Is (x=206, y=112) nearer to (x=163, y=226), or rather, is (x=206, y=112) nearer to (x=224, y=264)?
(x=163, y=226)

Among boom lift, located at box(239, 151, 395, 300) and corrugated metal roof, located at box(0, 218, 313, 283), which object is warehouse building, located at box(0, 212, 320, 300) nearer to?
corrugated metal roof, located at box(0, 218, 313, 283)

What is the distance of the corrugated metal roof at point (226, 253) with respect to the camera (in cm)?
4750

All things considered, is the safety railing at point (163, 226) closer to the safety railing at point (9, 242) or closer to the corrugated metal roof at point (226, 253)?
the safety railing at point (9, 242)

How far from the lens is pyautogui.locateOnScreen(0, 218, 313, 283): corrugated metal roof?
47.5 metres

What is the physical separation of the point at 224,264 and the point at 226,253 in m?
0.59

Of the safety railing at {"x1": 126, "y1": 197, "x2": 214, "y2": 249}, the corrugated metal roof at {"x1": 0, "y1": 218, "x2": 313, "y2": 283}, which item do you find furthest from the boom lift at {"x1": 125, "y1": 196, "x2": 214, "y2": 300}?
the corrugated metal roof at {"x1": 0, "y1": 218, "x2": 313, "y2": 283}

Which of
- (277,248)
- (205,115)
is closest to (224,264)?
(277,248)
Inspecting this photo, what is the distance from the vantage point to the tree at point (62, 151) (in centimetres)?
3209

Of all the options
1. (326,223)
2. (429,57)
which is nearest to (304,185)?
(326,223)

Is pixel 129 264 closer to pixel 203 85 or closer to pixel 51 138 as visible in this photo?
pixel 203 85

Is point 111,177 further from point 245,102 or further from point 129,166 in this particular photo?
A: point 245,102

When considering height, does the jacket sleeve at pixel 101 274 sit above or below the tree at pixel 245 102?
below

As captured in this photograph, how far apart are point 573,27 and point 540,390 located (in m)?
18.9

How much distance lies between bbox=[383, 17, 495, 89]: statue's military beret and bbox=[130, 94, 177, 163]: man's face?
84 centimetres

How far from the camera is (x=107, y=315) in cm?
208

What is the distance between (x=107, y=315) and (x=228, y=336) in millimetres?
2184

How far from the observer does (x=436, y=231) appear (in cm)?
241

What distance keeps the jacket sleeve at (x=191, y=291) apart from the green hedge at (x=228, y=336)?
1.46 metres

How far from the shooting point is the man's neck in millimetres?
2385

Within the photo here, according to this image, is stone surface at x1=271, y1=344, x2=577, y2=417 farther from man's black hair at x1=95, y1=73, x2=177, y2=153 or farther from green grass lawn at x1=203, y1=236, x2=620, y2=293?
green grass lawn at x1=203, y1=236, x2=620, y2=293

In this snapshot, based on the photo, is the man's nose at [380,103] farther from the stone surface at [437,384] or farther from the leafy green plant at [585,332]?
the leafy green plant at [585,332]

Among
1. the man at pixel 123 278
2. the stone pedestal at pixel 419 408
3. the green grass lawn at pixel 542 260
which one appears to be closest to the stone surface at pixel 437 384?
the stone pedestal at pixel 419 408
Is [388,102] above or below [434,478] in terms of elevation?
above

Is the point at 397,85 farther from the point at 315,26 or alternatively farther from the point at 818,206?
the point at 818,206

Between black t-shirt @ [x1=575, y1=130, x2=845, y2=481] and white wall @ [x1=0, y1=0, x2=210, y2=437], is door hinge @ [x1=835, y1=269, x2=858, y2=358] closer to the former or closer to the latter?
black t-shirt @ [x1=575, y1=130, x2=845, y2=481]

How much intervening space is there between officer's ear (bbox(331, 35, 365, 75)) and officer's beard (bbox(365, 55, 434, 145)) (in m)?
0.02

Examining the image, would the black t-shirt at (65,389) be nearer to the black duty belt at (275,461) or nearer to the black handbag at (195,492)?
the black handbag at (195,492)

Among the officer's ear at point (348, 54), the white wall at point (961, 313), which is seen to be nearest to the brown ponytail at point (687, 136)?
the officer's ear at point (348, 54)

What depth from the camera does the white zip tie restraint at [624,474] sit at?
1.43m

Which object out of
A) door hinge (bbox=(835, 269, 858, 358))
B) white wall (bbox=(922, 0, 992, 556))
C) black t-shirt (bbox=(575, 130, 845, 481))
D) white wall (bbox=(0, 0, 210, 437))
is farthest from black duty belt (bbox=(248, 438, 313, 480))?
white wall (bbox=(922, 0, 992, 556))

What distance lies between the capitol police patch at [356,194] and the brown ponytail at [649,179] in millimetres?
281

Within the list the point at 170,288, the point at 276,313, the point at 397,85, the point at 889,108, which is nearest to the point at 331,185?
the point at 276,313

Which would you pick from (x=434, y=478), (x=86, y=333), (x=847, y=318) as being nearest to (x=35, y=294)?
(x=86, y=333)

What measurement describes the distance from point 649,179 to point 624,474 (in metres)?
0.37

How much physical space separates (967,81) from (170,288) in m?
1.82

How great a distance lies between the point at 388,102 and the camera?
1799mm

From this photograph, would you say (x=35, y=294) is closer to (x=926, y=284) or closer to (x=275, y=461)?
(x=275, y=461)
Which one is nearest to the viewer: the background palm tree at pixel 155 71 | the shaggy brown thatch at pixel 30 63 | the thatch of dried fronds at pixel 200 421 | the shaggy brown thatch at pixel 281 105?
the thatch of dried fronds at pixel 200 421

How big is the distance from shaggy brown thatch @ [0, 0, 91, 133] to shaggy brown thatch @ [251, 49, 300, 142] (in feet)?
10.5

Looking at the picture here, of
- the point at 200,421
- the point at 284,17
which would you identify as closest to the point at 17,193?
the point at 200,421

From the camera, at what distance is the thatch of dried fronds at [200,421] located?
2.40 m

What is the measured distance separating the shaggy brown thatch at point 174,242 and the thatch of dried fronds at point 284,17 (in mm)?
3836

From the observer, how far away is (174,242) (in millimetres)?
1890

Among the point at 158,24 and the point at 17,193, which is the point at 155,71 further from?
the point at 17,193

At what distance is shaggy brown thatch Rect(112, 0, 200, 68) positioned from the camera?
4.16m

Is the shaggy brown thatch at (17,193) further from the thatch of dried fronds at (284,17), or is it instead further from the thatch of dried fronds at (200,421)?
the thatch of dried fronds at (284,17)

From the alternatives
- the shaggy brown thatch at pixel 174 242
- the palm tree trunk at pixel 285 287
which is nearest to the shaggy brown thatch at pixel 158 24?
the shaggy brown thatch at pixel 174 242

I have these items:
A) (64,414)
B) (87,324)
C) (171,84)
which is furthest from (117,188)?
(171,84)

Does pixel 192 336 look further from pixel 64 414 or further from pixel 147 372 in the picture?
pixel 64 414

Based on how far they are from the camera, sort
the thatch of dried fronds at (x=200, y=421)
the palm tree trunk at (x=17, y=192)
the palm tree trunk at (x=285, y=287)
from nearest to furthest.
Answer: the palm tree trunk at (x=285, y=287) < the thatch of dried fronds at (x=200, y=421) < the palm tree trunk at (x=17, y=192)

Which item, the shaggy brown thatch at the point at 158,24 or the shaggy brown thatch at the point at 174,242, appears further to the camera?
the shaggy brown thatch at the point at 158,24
· · ·
— Job —
Reproduce all of the records above line for line, without changing a single character.

— Answer to this problem —
Is (x=206, y=112) nearer to (x=163, y=226), or rather, is (x=206, y=112) nearer to (x=224, y=264)?
(x=163, y=226)

Among boom lift, located at box(239, 151, 395, 300) and corrugated metal roof, located at box(0, 218, 313, 283), which object is warehouse building, located at box(0, 212, 320, 300) nearer to?
corrugated metal roof, located at box(0, 218, 313, 283)

What is the distance of the corrugated metal roof at point (226, 253) with respect to the camera (in cm)?
4750

All things considered, is the safety railing at point (163, 226) closer to the safety railing at point (9, 242) or closer to the corrugated metal roof at point (226, 253)?
the safety railing at point (9, 242)

How far from the lens is pyautogui.locateOnScreen(0, 218, 313, 283): corrugated metal roof?
47.5 metres

What is the physical separation of the point at 224,264 and the point at 226,253 in m?
0.59

Of the safety railing at {"x1": 126, "y1": 197, "x2": 214, "y2": 249}, the corrugated metal roof at {"x1": 0, "y1": 218, "x2": 313, "y2": 283}, which item do you find furthest from the boom lift at {"x1": 125, "y1": 196, "x2": 214, "y2": 300}?
the corrugated metal roof at {"x1": 0, "y1": 218, "x2": 313, "y2": 283}

Which of
- (277,248)
- (205,115)
is closest to (224,264)?
(277,248)
Inspecting this photo, what is the distance from the vantage point to the tree at point (62, 151) (in centimetres)?
3209

Of all the options
1. (326,223)
2. (429,57)
which is nearest to (304,185)?
(326,223)

Is pixel 129 264 closer to pixel 203 85 or closer to pixel 51 138 as visible in this photo?
pixel 203 85

Is point 111,177 further from point 245,102 or further from point 129,166 in this particular photo?
A: point 245,102

When considering height, does the jacket sleeve at pixel 101 274 sit above or below the tree at pixel 245 102?
below

As captured in this photograph, how far apart are point 573,27 and point 540,390 located (in m)?
18.9

How much distance lies between bbox=[383, 17, 495, 89]: statue's military beret and bbox=[130, 94, 177, 163]: man's face?
84 centimetres

How far from the camera is (x=107, y=315) in cm?
208

What is the distance between (x=107, y=315) and (x=228, y=336) in millimetres?
2184

How far from the observer does (x=436, y=231) appear (in cm)?
241

What distance keeps the jacket sleeve at (x=191, y=291) apart from the green hedge at (x=228, y=336)?
1.46 metres

How far from the shooting point is the man's neck in millimetres?
2385

Within the photo here, according to this image, is stone surface at x1=271, y1=344, x2=577, y2=417 farther from man's black hair at x1=95, y1=73, x2=177, y2=153 or farther from green grass lawn at x1=203, y1=236, x2=620, y2=293?
green grass lawn at x1=203, y1=236, x2=620, y2=293

In this snapshot, based on the photo, is the man's nose at [380,103] farther from the stone surface at [437,384] or farther from the leafy green plant at [585,332]?
the leafy green plant at [585,332]

Among
1. the man at pixel 123 278
2. the stone pedestal at pixel 419 408
3. the green grass lawn at pixel 542 260
which one appears to be closest to the stone surface at pixel 437 384?
the stone pedestal at pixel 419 408
Is [388,102] above or below [434,478] in terms of elevation?
above

Is the point at 397,85 farther from the point at 315,26 or alternatively farther from the point at 818,206?
the point at 818,206

Between black t-shirt @ [x1=575, y1=130, x2=845, y2=481] and white wall @ [x1=0, y1=0, x2=210, y2=437], is door hinge @ [x1=835, y1=269, x2=858, y2=358] closer to the former or closer to the latter?
black t-shirt @ [x1=575, y1=130, x2=845, y2=481]

How much intervening space is there between officer's ear (bbox(331, 35, 365, 75)) and officer's beard (bbox(365, 55, 434, 145)) (in m)?
0.02

Examining the image, would the black t-shirt at (65,389) be nearer to the black duty belt at (275,461) or nearer to the black handbag at (195,492)?
the black handbag at (195,492)

Among the officer's ear at point (348, 54), the white wall at point (961, 313), which is seen to be nearest to the brown ponytail at point (687, 136)?
the officer's ear at point (348, 54)

What depth from the camera does the white zip tie restraint at [624,474] sit at?
1.43m

Which object out of
A) door hinge (bbox=(835, 269, 858, 358))
B) white wall (bbox=(922, 0, 992, 556))
C) black t-shirt (bbox=(575, 130, 845, 481))
D) white wall (bbox=(0, 0, 210, 437))
is farthest from black duty belt (bbox=(248, 438, 313, 480))?
white wall (bbox=(922, 0, 992, 556))

What distance lies between the capitol police patch at [356,194] and the brown ponytail at [649,179] in millimetres?
281

Within the list the point at 170,288, the point at 276,313, the point at 397,85, the point at 889,108, which is nearest to the point at 331,185?
the point at 276,313

Which would you pick from (x=434, y=478), (x=86, y=333), (x=847, y=318) as being nearest to (x=35, y=294)?
(x=86, y=333)

What measurement describes the distance from point 649,179 to point 624,474 (in metres)?
0.37

How much physical space separates (967,81) from (170,288) in m?
1.82

How great a distance lies between the point at 388,102 and the camera?
1799mm

From this photograph, would you say (x=35, y=294) is closer to (x=926, y=284) or closer to (x=275, y=461)?
(x=275, y=461)
Which one is nearest to the viewer: the background palm tree at pixel 155 71 | the shaggy brown thatch at pixel 30 63 | the thatch of dried fronds at pixel 200 421 | the shaggy brown thatch at pixel 281 105?
the thatch of dried fronds at pixel 200 421

How big is the distance from shaggy brown thatch @ [0, 0, 91, 133] to shaggy brown thatch @ [251, 49, 300, 142] (in feet)?
10.5

Looking at the picture here, of
- the point at 200,421
- the point at 284,17
which would you identify as closest to the point at 17,193?
the point at 200,421

From the camera, at what distance is the thatch of dried fronds at [200,421] located?
2.40 m

What is the measured distance separating the shaggy brown thatch at point 174,242 and the thatch of dried fronds at point 284,17 (in mm)?
3836

From the observer, how far away is (174,242) (in millimetres)?
1890

Among the point at 158,24 and the point at 17,193, which is the point at 155,71 further from?
the point at 17,193

At what distance is shaggy brown thatch Rect(112, 0, 200, 68) positioned from the camera?
4.16m

Is the shaggy brown thatch at (17,193) further from the thatch of dried fronds at (284,17), or is it instead further from the thatch of dried fronds at (200,421)?
the thatch of dried fronds at (284,17)

From the alternatives
- the shaggy brown thatch at pixel 174 242
- the palm tree trunk at pixel 285 287
which is nearest to the shaggy brown thatch at pixel 158 24?
the shaggy brown thatch at pixel 174 242

I have these items:
A) (64,414)
B) (87,324)
C) (171,84)
which is furthest from (117,188)?
(171,84)

Does pixel 192 336 look further from pixel 64 414 or further from pixel 147 372 in the picture?
pixel 64 414

Based on how far they are from the camera, sort
the thatch of dried fronds at (x=200, y=421)
the palm tree trunk at (x=17, y=192)
the palm tree trunk at (x=285, y=287)
from nearest to furthest.
Answer: the palm tree trunk at (x=285, y=287) < the thatch of dried fronds at (x=200, y=421) < the palm tree trunk at (x=17, y=192)

Which item, the shaggy brown thatch at the point at 158,24 or the shaggy brown thatch at the point at 174,242, appears further to the camera?
the shaggy brown thatch at the point at 158,24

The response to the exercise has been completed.